━━━ SUPPLIED PASSAGE

A Lightweight pub-sub library written in C for embedded systems.
- Generated library from json definitions
- Statically typed -> Compile time checking
- Multi-publisher with separate channels
- Uses the RTOS queue API for performance
- Dead simple and efficient. (Core code less than 150 LoC!)
- Scalable. Builds a linked-list for an infinite number of publishers and subscribers.
- Easily ported to other RTOS/OS (only needs to change one core file)
Analyze your source code with umsg-graph, and generate a communication flow chart, such as:
The easiest is to install umsg generator python library with:
pip install umsg-gen
Prepare your topic .json file (see [topic definition]#Defining-messages) with your messages. And save them in a separate directory such as '\messages'
Run:
umsg-gen -d '\messages' -o '\umsg_lib' -l
The generated library contains a CMakeLists.txt. Select the port and add the library to your CMake project with:
set(UMSG_PORT "FREERTOS")
add_subdirectory(umsg_lib)A CMake uMsgLib shared library is created. Link your FreeRTOS library to the uMsgLib library
target_link_libraries(uMsgLib freertos_kernel)Finally, link uMsgLib to your main project target
target_link_libraries(your_project uMsgLib)In project settings:
- Add 'umsg_lib/src' and 'umsg_lib/core/src' to source paths.
- Add 'umsg_lib/inc' and 'umsg_lib/core/inc' to include paths.
Keep only one of the port_xxxx.c (i.e. port_freertos.c) in the 'umsg_lib/core/src', by excluding or deleting the others.
uMsg generates a seperated .h and .c file for each topic json file.
For example. given a sensors.json which contains an 'imu' message, the following API functions are generated:
umsg_sub_handle_t umsg_sensors_imu_subscribe(uint32_t prescaler, uint8_t length);-
Called from Subscriber task and returns a subscription handle.
-
Prescaler sets output rate division.
-
Length defines the queue length. If length == 1, the queue will always contain the latest value ('Queue Overwrite' on the publisher side)
-
if Length > 1, then the queue will hold the first N values ('Queue send to back' on the publisher side)
void umsg_sensors_imu_publish(umsg_sensors_imu_t* data);Publish data. Data will be sent to the message queue of all subscribers (adapted by the prescaler)

━━━━━━

**STATED EXERCISE:** Return, verbatim, the passage of the uMsg library description that opens with the words containing "A Lightweight pub-sub" and closes with "one core file)".

━━━ EXCERPTED DATA

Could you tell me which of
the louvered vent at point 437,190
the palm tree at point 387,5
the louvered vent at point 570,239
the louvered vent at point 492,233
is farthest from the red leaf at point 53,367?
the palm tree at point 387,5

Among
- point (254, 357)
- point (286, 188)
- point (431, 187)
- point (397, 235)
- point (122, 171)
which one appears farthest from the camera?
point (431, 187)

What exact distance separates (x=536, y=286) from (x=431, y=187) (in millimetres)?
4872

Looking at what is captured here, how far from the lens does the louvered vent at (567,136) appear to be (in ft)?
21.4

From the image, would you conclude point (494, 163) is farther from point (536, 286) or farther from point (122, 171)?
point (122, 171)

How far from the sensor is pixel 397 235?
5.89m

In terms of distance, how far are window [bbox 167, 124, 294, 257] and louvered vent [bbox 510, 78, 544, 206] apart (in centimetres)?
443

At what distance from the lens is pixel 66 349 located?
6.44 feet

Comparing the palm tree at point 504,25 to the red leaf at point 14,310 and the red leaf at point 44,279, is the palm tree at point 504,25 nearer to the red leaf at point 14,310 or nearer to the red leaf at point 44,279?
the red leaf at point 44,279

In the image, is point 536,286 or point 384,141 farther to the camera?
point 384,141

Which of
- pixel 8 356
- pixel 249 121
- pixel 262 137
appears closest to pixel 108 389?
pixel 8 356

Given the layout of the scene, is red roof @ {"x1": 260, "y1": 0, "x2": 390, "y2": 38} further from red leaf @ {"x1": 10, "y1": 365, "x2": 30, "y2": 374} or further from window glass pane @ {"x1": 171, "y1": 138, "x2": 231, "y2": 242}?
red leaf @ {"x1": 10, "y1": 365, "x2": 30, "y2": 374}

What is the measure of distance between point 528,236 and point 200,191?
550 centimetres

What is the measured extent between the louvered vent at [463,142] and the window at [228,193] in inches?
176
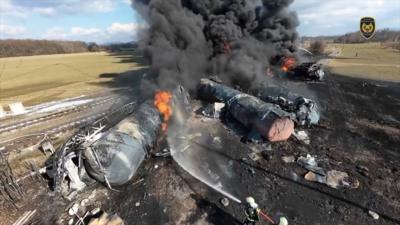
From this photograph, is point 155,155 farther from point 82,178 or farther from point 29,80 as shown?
point 29,80

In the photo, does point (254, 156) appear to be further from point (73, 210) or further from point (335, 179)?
point (73, 210)

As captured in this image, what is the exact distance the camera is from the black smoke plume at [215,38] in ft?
75.2

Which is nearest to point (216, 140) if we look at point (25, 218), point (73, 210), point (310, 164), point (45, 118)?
point (310, 164)

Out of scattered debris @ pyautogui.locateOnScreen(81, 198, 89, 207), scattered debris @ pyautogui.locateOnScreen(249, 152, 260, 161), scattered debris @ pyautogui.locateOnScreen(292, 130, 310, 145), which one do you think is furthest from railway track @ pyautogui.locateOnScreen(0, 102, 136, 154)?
scattered debris @ pyautogui.locateOnScreen(292, 130, 310, 145)

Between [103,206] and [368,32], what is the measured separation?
176 ft

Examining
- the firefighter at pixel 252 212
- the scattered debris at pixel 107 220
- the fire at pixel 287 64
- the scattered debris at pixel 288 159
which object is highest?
the fire at pixel 287 64

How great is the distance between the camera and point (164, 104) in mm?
17828

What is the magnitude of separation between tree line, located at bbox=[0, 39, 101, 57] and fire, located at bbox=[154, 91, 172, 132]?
103939 mm

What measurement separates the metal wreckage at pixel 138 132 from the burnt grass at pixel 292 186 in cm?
83

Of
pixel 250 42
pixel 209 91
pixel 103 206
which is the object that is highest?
pixel 250 42

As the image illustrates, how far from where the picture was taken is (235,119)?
60.3ft

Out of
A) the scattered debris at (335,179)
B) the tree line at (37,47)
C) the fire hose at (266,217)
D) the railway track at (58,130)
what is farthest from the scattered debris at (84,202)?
the tree line at (37,47)

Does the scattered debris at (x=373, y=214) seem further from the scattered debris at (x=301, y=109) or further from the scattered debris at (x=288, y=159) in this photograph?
the scattered debris at (x=301, y=109)

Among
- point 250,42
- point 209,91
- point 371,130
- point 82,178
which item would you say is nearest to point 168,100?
point 209,91
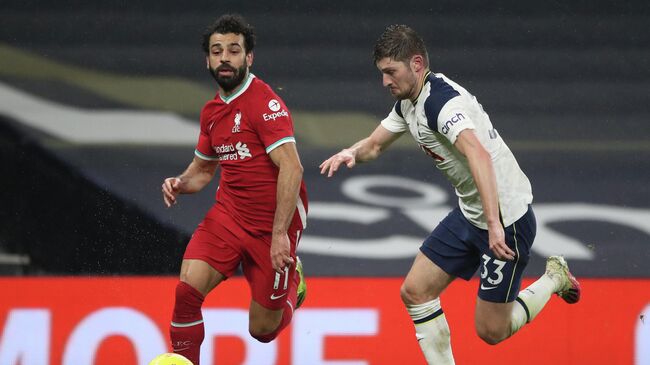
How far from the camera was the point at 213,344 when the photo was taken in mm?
6980

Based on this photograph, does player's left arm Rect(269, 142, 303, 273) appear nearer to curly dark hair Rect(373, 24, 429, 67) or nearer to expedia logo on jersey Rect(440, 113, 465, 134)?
curly dark hair Rect(373, 24, 429, 67)

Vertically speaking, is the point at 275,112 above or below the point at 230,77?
below

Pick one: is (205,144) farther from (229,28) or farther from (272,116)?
(229,28)

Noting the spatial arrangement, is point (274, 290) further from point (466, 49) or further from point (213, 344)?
point (466, 49)

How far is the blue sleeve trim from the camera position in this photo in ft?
16.8

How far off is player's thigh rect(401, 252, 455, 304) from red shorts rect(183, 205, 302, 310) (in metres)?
0.57

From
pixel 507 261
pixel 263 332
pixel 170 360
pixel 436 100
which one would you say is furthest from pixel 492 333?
pixel 170 360

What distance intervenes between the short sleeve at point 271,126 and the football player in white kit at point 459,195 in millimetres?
240

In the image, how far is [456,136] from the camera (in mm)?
5016

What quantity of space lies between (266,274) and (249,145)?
64cm

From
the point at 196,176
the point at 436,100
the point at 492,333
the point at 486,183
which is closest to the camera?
the point at 486,183

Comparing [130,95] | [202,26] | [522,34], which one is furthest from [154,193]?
[522,34]

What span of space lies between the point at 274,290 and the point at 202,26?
7.21 feet

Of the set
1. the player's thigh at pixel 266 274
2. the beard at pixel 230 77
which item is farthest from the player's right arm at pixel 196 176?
the beard at pixel 230 77
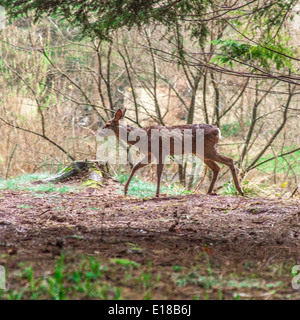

━━━━━━

**CORRECT RESULT:**
A Lightweight pub-sub library written in C for embedded systems.
- Generated library from json definitions
- Statically typed -> Compile time checking
- Multi-publisher with separate channels
- Uses the RTOS queue API for performance
- Dead simple and efficient. (Core code less than 150 LoC!)
- Scalable. Builds a linked-list for an infinite number of publishers and subscribers.
- Easily ported to other RTOS/OS (only needs to change one core file)